Bro, sit down and pour yourself a coffee, because I've got news that'll make you feel like you just got scammed on the stock market. Anca Dragu, the governor of the National Bank of Moldova, sounded the alarm: Moldova's economy is growing, yeah, but with a measly 2% in 2026, and inflation is hitting us like a freight train. No joke, bro! I told you a year ago that energy and oil price hikes would burn a hole in our pockets. Well, now it's official: average inflation will be 8.1%, not the 4.7% they hoped for. The NBM cut the interest rate to 5%, but in March and April they had to jack it up to 6.5%. I never liked watching my money evaporate from my wallet, but that's Romania and Moldova, bro – we're spinning in circles.
Listen up: Dragu spoke at a financial conference and said Moldova is making progress, integrating into the Single Euro Payments Area and developing the MIA Instant Payments system. "Financial stability, reforms, and European integration are producing concrete results," she declared. Good for them, but what do I do about inflation eating my salary? My wife Mioara does the math at Lidl and says eggs have gone up 30% since the start of the year. And if it's the same in Moldova, then we're screwed.
But wait, it's not all rosy on vacation either. If you're thinking of heading to Italy, don't you dare wear flip-flops on the trails in Cinque Terre National Park, or you'll get fined up to 2,500 euros! Ice cold! And in Spain, France, Greece, Portugal, driving in flip-flops will cost you 375 euros. On the island of Capri, noisy flip-flops are completely banned. Man, seriously! Who makes these rules? Come on, I wear flip-flops to the market in Berceni and nobody says a thing. But if I go to Italy, I'd rather go barefoot.

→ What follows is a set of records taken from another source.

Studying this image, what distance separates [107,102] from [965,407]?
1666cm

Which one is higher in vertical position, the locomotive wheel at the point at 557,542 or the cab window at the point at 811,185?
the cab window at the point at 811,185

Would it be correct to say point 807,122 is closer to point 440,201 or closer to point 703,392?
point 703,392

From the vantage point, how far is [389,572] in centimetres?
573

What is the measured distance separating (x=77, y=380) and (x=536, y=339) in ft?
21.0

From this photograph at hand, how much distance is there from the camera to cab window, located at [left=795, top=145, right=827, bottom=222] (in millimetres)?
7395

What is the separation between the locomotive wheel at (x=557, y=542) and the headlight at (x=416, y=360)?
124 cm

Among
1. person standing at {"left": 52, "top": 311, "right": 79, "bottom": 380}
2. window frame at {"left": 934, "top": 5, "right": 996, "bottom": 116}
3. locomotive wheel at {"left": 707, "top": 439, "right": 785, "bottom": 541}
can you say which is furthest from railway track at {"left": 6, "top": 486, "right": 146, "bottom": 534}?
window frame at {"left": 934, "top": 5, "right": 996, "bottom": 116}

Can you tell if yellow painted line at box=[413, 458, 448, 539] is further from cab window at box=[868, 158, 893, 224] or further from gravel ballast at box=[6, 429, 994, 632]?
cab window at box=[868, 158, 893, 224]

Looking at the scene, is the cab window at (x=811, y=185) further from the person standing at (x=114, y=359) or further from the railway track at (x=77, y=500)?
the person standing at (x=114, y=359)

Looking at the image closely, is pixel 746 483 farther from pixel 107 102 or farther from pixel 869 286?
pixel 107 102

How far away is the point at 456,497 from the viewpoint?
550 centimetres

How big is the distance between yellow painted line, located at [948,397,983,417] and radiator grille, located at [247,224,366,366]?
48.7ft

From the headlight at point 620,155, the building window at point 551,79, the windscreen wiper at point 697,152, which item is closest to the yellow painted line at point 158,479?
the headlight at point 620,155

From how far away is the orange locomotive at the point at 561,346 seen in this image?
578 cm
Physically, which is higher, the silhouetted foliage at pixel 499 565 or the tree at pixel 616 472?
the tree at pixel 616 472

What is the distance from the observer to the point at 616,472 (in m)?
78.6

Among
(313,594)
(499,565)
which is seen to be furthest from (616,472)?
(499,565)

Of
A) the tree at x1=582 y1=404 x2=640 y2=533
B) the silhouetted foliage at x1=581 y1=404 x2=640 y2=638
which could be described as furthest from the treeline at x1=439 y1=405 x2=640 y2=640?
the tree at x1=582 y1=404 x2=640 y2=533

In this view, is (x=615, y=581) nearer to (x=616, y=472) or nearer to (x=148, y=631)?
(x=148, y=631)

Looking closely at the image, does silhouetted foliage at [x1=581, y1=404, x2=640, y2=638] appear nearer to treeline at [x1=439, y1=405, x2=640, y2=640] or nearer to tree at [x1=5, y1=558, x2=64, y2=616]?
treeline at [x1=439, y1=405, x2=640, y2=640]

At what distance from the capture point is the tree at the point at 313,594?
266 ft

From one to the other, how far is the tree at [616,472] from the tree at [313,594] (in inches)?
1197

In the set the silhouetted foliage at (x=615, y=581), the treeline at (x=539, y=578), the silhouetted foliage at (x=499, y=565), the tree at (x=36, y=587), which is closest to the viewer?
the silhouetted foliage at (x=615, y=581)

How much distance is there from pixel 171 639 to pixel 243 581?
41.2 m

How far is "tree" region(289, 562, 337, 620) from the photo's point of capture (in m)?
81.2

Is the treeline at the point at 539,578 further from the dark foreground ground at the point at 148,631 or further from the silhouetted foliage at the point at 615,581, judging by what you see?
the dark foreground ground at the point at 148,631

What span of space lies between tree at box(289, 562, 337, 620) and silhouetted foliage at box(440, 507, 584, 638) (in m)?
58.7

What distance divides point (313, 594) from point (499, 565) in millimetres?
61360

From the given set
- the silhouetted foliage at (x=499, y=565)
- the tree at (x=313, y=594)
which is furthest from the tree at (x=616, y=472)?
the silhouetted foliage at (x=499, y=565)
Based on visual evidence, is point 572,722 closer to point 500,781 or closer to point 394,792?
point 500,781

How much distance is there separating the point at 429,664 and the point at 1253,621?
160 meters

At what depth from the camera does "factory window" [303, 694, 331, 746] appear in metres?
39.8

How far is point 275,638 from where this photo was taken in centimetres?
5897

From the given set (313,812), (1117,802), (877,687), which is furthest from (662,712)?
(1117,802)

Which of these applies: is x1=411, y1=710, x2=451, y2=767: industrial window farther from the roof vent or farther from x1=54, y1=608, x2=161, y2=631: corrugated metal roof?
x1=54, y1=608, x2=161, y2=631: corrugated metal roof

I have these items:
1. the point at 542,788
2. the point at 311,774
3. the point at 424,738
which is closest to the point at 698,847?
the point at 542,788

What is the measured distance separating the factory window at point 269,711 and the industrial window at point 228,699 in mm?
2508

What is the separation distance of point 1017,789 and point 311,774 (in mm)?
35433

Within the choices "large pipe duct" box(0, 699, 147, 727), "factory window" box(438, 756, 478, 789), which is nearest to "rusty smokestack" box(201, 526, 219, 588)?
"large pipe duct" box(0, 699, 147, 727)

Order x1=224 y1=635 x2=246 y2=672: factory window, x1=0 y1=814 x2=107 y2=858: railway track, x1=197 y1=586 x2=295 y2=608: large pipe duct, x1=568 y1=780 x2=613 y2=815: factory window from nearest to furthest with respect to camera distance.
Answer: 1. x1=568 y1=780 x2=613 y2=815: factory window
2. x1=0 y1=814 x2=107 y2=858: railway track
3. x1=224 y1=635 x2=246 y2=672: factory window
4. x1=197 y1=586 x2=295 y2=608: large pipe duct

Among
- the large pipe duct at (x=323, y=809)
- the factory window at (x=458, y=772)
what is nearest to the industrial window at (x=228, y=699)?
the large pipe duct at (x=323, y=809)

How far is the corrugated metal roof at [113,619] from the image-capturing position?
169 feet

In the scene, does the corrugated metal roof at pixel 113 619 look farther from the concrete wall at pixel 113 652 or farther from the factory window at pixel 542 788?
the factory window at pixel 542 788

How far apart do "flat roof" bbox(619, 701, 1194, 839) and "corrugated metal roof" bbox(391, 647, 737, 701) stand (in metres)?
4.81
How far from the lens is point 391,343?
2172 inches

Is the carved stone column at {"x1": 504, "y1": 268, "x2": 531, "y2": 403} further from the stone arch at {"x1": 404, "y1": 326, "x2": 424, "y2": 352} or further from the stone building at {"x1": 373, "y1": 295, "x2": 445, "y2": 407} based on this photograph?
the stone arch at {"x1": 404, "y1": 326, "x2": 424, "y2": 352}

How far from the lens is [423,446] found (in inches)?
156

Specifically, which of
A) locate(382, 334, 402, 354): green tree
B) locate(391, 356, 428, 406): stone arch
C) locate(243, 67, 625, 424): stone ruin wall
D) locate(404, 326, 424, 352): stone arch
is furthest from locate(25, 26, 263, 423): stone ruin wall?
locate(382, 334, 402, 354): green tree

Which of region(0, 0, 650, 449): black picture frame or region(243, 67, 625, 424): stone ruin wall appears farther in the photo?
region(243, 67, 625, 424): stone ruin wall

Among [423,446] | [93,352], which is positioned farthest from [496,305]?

On another note, in Florești near Cluj, Urbano Group opened a 40-million-euro shopping center, and by mid-next year they're pumping in another 60 million for Selgros and Hornbach. Ciprian Comșulea, the investment director, says the total hits 100 million. Man, Cluj is another planet – they build like in the West, not like in my Berceni, where they dig up a pipe and you're stuck for a month. If I had a studio in Florești, I'd be rich by now.
And to show that luck is blind, in Germany, a municipal employee in Bannewitz found ten gold bars worth 40,000 euros while mowing the lawn. After six months, no one claimed them, and the gold stayed with the town. Money for local projects. I've never had gold fall in my yard, unless you count the beer bottles my dog Tyson collects. Why him and not me, bro?